====== Task data
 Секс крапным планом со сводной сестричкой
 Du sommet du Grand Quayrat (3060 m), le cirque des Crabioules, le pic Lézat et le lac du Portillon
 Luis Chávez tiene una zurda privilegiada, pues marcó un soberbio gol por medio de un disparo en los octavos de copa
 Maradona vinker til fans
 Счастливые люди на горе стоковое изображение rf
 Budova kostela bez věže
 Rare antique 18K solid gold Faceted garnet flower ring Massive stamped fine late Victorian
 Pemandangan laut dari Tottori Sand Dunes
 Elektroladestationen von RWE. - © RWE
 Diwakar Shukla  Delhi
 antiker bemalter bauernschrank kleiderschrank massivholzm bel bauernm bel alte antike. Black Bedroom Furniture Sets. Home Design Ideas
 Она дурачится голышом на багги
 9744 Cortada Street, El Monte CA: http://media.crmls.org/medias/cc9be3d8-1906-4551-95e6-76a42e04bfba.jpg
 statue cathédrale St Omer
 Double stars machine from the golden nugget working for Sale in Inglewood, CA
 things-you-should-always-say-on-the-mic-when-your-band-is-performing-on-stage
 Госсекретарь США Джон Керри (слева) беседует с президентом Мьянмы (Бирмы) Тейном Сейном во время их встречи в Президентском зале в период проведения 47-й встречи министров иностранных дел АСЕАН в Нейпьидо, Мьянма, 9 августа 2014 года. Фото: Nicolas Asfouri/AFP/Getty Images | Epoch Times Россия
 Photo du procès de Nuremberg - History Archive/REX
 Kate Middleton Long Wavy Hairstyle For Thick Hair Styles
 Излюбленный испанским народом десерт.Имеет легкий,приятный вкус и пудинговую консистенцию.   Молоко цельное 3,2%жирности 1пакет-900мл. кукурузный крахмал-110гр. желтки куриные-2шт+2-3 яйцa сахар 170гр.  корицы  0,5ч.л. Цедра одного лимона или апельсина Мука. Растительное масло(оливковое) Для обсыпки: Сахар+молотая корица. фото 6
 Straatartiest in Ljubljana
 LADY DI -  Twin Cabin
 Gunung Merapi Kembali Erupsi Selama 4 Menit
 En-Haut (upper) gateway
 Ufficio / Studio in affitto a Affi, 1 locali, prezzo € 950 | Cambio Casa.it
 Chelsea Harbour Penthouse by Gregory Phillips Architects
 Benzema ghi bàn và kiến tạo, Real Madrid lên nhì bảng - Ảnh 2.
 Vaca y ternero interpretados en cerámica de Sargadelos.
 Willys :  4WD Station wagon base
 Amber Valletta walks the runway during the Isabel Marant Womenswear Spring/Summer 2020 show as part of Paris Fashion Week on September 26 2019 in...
============
» What is being asked
Give back the listing exactly.

» Exercise answer
 Секс крапным планом со сводной сестричкой
 Du sommet du Grand Quayrat (3060 m), le cirque des Crabioules, le pic Lézat et le lac du Portillon
 Luis Chávez tiene una zurda privilegiada, pues marcó un soberbio gol por medio de un disparo en los octavos de copa
 Maradona vinker til fans
 Счастливые люди на горе стоковое изображение rf
 Budova kostela bez věže
 Rare antique 18K solid gold Faceted garnet flower ring Massive stamped fine late Victorian
 Pemandangan laut dari Tottori Sand Dunes
 Elektroladestationen von RWE. - © RWE
 Diwakar Shukla  Delhi
 antiker bemalter bauernschrank kleiderschrank massivholzm bel bauernm bel alte antike. Black Bedroom Furniture Sets. Home Design Ideas
 Она дурачится голышом на багги
 9744 Cortada Street, El Monte CA: http://media.crmls.org/medias/cc9be3d8-1906-4551-95e6-76a42e04bfba.jpg
 statue cathédrale St Omer
 Double stars machine from the golden nugget working for Sale in Inglewood, CA
 things-you-should-always-say-on-the-mic-when-your-band-is-performing-on-stage
 Госсекретарь США Джон Керри (слева) беседует с президентом Мьянмы (Бирмы) Тейном Сейном во время их встречи в Президентском зале в период проведения 47-й встречи министров иностранных дел АСЕАН в Нейпьидо, Мьянма, 9 августа 2014 года. Фото: Nicolas Asfouri/AFP/Getty Images | Epoch Times Россия
 Photo du procès de Nuremberg - History Archive/REX
 Kate Middleton Long Wavy Hairstyle For Thick Hair Styles
 Излюбленный испанским народом десерт.Имеет легкий,приятный вкус и пудинговую консистенцию.   Молоко цельное 3,2%жирности 1пакет-900мл. кукурузный крахмал-110гр. желтки куриные-2шт+2-3 яйцa сахар 170гр.  корицы  0,5ч.л. Цедра одного лимона или апельсина Мука. Растительное масло(оливковое) Для обсыпки: Сахар+молотая корица. фото 6
 Straatartiest in Ljubljana
 LADY DI -  Twin Cabin
 Gunung Merapi Kembali Erupsi Selama 4 Menit
 En-Haut (upper) gateway
 Ufficio / Studio in affitto a Affi, 1 locali, prezzo € 950 | Cambio Casa.it
 Chelsea Harbour Penthouse by Gregory Phillips Architects
 Benzema ghi bàn và kiến tạo, Real Madrid lên nhì bảng - Ảnh 2.
 Vaca y ternero interpretados en cerámica de Sargadelos.
 Willys :  4WD Station wagon base
 Amber Valletta walks the runway during the Isabel Marant Womenswear Spring/Summer 2020 show as part of Paris Fashion Week on September 26 2019 in...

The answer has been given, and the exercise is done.